The minister told the ambassador he condemned the shelling of the school where 15 people died as they sheltered.
And he said he reiterated the very grave concerns of the Irish Government and Irish people at the situation in Gaza and Israel.
"I expressed my own deep disquiet and the grave concerns of the Irish Government and people at the escalation of violence in Gaza and at yesterday's latest atrocity which saw a UN-run school hit and at least 15 civilians killed and more than 200 wounded, including many children," Mr Flanagan said.

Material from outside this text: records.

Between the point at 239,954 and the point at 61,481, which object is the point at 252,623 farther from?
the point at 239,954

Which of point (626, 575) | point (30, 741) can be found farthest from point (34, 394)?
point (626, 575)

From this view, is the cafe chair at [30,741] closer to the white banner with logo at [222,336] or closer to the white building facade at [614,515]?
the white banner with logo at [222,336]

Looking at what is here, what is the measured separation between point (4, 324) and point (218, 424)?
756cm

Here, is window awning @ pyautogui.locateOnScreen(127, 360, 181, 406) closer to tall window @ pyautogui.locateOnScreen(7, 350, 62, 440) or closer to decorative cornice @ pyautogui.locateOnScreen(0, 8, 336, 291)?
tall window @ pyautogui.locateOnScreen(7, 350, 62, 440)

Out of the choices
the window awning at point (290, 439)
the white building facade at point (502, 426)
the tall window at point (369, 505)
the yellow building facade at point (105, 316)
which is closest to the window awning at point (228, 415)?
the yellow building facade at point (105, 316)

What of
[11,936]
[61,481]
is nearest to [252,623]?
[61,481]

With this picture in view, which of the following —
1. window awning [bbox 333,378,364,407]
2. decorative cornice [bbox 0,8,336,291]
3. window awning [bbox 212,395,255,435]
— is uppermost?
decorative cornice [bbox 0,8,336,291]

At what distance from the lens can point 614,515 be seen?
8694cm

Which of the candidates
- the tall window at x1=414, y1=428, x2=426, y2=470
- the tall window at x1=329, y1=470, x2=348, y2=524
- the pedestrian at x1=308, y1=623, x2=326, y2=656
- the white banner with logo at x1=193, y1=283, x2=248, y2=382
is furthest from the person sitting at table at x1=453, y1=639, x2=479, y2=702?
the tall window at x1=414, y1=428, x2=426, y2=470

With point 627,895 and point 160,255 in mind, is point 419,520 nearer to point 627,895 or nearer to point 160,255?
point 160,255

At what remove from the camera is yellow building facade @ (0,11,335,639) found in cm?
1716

"Such attacks on civilian institutions such as schools and hospitals are utterly unacceptable, contrary to international law and must stop immediately."
The Government refused to support a resolution seeking an investigation into alleged war crime by Israel claiming the motion did not recognise the indiscriminate rocket fire from Hamas and other militants in Gaza.
The mostly civilian death toll, mainly in Gaza, has risen to more than 800.
Mr Flanagan issued a statement on the talks with the ambassador as talks intensified on a ceasefire with US secretary of state John Kerry leading calls to nail down an agreement.
"I again reiterated to the ambassador that the appalling level of civilian casualties which we are now seeing in Gaza as a result of Israel's current military operation cannot be justified under any circumstances," the minister said.
"The violence on all sides must stop now and an immediate ceasefire be agreed."
The ambassador said he would inform his government of the Irish position.